My problems is that I had planned to do my remaining hours, which are pretty substantial in classroom CPE with Lu Gauthier’s Boston Tax Institute, including a course that I was slated to teach on Code Section 183 (Hobby Loss). The Boston Tax Institute May June bubble of available classes is in jeopardy.

I started taking BTI classes in the early eighties. Sometimes I would deviate into online or other events, but I would always make my way back. One thing that I noticed was that there seemed to be more old guys attending as the years went by. Same thing happened at my high school reunions. Never quite figured it out.

An Inspiration

Lu Gauthier is an inspiring tax guy. He is a lawyer and a CPA and he reads everything and retains it and can translate it into terms that people who have to relate to clients and actually get returns done can relate to. He has been at it a really long time. One of his jokes is how the Tax Reform Act of 1969 cut the value of his LLM in taxation in half.

He even was working on tax issues when he was a JAG Army officer from 1969-1973. Lu took note of Revenue Ruling 69-301 which held that combat veterans of the Korean War who died in Vietnam were exempt from tax not just for the year of death but for all open years. He devoted much of his spare time to preparing refund claims for widows.

His preference for in-person classes comes from the interactions with his students many of whom are running practices with substantial middle market clients. He was positively giddy about the prospects of doing the classes using Zoom. He had just had his first Zoom experience. I hope it works. I’m still a little disappointed though because I have way too much screen time and I kind of enjoy hanging out with other CPAs every once in a while.

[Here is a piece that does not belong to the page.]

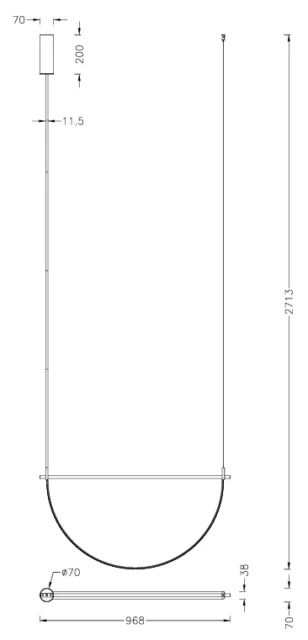 Lampy wiszące → Maxlight P0686 Victoria 30W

Help Is On The Way – Maybe

As I was working on this piece, I found that there is likely some relief from the CPE problem. Governor Baker has issued an order to the effect that licenses currently in effect will stay in effect during the state of emergency and ninety days thereafter.

As of today that does not change the June 30 deadline. If the state of emergency continues till the end of April, though, we will at least have a CPE deadline that is a couple of weeks after the end of this year’s extended tax season.

Now I can worry about people who have real problems.